Jesteśmy specjalistami w powtarzaniu nieszczęść i szerzeniu głupoty. Zasada o wolności mórz powinna zaczynać się od ochrony środowiska i bezpieczeństwa transportu morskiego. Odpowiedzialność cywilna i karna powinna obejmować wszystkich, którzy uczestniczą w handlu, tzn.: agenta ubezpieczeniowego, czarterującego, poświadczającego, armatora, operatora, administratora oraz właściciela ładunku.
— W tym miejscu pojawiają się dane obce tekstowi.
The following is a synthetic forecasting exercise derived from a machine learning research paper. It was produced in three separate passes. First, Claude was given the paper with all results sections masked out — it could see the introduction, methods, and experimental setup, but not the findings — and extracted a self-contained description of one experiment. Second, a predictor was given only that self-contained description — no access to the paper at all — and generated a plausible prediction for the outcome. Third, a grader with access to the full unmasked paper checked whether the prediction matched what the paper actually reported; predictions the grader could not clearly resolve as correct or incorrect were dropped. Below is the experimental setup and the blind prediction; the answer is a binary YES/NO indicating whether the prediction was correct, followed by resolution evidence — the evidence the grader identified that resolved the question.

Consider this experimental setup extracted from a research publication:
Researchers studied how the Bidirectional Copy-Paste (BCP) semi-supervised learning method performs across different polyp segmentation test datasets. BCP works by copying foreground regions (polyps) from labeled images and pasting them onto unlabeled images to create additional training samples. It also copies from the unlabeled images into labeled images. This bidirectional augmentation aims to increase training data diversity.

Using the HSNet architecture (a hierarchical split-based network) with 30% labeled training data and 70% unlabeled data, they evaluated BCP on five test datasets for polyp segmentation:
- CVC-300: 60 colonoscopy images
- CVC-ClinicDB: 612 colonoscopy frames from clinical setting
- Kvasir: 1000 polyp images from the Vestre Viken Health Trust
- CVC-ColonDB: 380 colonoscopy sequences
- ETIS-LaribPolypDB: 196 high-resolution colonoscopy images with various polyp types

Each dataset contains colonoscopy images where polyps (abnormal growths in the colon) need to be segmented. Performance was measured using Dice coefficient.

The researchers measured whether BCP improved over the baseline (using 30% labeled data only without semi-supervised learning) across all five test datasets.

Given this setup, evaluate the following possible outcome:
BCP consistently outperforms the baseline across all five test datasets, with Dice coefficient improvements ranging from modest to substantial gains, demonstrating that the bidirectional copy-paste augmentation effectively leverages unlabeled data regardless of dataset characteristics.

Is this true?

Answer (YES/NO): NO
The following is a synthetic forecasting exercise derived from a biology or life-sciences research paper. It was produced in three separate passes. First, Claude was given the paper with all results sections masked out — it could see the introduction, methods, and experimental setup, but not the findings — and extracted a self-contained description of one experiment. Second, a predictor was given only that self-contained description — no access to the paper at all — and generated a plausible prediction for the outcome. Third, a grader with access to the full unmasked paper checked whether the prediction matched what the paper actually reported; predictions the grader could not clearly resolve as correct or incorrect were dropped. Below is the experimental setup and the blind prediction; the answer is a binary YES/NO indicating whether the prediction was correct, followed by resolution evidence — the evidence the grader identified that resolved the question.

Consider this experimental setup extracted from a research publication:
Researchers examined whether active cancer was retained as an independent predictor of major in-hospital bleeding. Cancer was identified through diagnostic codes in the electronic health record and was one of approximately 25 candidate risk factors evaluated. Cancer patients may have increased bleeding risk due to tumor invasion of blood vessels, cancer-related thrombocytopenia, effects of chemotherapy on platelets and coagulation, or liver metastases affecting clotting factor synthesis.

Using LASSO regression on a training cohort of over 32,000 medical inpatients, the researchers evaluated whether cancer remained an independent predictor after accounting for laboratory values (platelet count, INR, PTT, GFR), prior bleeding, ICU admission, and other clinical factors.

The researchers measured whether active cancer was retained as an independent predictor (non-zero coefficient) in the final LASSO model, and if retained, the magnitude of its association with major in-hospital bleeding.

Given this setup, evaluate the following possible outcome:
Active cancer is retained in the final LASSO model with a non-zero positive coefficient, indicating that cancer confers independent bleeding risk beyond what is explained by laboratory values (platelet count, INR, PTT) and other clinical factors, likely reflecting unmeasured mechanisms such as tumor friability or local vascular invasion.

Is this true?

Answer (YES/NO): YES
Wobec tych wszystkich faktów Unia Europejska uchyla się od odpowiedzialności, przenosząc ją na Międzynarodową Organizację Morską (IMO), która miałaby wyeliminować statki jednokadłubowe. Organizacja ta dysponuje jednak tylko dwoma mechanizmami, które niestety są niewystarczające do przeprowadzenia takiej akcji. Są to:
  • CLC lub Protokół 92 – wprowadzający obowiązek kontroli tylko na 25% floty, wobec czego 75% pozostaje zupełnie bezkarne,
  • FIDAC – kraje, które podpisały ten układ nie mogą zostać pociągnięte do większej odpowiedzialności ani do wypłaty wyższej sumy odszkodowania przez prawodawstwo kraju dotkniętego katastrofą tankowca.
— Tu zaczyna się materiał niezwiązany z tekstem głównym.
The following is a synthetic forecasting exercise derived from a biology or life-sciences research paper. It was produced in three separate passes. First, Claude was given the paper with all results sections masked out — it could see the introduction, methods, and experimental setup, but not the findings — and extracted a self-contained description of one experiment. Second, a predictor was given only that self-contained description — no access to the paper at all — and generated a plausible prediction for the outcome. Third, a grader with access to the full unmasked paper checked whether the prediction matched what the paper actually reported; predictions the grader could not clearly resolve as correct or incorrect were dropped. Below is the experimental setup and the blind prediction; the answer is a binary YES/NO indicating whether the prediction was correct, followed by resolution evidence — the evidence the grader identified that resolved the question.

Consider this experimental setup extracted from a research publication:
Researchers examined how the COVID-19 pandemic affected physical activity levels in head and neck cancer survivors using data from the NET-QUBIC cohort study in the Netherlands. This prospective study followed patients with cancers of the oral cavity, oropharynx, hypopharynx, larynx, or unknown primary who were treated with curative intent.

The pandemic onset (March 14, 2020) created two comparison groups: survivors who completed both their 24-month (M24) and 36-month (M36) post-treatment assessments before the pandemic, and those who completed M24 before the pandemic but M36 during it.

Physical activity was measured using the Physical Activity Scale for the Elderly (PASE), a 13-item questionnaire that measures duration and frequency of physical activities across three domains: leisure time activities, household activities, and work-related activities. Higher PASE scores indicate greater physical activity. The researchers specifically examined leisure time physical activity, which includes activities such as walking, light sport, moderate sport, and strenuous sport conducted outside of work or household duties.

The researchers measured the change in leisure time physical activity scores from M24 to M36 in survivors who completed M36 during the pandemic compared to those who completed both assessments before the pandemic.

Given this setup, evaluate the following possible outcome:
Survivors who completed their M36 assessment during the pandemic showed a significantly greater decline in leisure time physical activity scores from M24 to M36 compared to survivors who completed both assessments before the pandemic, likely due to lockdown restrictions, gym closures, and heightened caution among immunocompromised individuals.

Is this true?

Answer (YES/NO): NO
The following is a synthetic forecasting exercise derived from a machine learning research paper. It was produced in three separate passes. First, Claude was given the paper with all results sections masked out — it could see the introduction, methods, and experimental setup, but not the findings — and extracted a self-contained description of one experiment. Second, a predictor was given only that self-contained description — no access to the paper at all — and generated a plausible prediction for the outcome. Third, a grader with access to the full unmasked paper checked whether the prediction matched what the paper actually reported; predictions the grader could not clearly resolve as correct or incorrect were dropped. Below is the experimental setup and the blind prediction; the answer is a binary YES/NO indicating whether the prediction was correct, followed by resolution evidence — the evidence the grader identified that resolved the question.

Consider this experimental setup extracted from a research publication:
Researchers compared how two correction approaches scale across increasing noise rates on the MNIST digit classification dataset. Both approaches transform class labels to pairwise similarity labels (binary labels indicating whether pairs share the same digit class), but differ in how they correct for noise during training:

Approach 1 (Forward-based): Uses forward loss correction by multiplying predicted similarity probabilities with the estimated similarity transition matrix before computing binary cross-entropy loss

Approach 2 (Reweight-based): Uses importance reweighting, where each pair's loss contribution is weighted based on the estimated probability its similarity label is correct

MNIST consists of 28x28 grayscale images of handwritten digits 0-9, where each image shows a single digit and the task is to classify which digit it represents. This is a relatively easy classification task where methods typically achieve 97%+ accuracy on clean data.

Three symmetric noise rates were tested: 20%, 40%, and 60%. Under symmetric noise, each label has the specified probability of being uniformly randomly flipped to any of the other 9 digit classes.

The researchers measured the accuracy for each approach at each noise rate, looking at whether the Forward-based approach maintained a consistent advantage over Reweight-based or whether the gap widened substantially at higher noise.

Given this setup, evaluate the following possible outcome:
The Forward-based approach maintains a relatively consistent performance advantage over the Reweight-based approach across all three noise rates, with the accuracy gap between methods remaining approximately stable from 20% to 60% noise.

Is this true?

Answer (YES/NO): NO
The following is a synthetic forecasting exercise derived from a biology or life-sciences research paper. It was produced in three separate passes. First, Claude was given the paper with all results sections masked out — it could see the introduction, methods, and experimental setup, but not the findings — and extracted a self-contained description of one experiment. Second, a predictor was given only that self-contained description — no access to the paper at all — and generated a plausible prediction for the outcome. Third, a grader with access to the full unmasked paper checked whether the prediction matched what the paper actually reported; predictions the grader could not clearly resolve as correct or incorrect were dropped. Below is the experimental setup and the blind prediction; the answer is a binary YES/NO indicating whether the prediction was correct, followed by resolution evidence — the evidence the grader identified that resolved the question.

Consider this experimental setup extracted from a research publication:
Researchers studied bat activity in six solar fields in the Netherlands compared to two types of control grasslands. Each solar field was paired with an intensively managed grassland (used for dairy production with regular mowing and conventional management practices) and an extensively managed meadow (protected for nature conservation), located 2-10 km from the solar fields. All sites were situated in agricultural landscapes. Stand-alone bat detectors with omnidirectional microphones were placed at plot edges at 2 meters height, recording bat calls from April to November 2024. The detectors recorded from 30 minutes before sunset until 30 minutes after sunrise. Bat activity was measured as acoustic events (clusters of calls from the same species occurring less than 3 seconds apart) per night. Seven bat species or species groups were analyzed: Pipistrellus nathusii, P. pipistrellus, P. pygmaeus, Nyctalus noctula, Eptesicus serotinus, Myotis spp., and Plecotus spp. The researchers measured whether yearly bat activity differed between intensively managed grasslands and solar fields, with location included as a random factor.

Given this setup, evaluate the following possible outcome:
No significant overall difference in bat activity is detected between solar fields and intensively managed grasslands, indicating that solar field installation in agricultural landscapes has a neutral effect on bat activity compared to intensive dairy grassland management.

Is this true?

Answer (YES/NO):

Co można zrobić? Potrzebne są zmiany takie jak:
  • odpowiednia liczba inspektorów i fachowców na terenie całej Unii Europejskiej,
  • objęcie inspekcjami większej liczby tankowców (im więcej, tym lepiej) bez względu na dzień tygodnia ani warunki na jakich przybywa do portu,
  • utworzenie portów schronisk i regulacja tzw. „morskich autostrad”,
  • zmodyfikowanie europejskiego prawodawstwa i dostosowanie go do wymogów współczesnej sytuacji,
  • przejrzystość i dokumentacja ruchu tankowców w portach,
  • uznanie terenów często narażonych na katastrofy tankowców jako specjalne obszary dotknięte katastrofą,
Wielkim błędem jest nie przedstawianie rzeczywistej sytuacji zagrożenia katastrofami tankowców, szczególnie w momencie gdy skutki tego typu katastrof są ewidentnie opłakane. Morze nie jest śmietniskiem dla naszej nieodpowiedzialności, ale źródłem dóbr naturalnych, pożywienia i życia.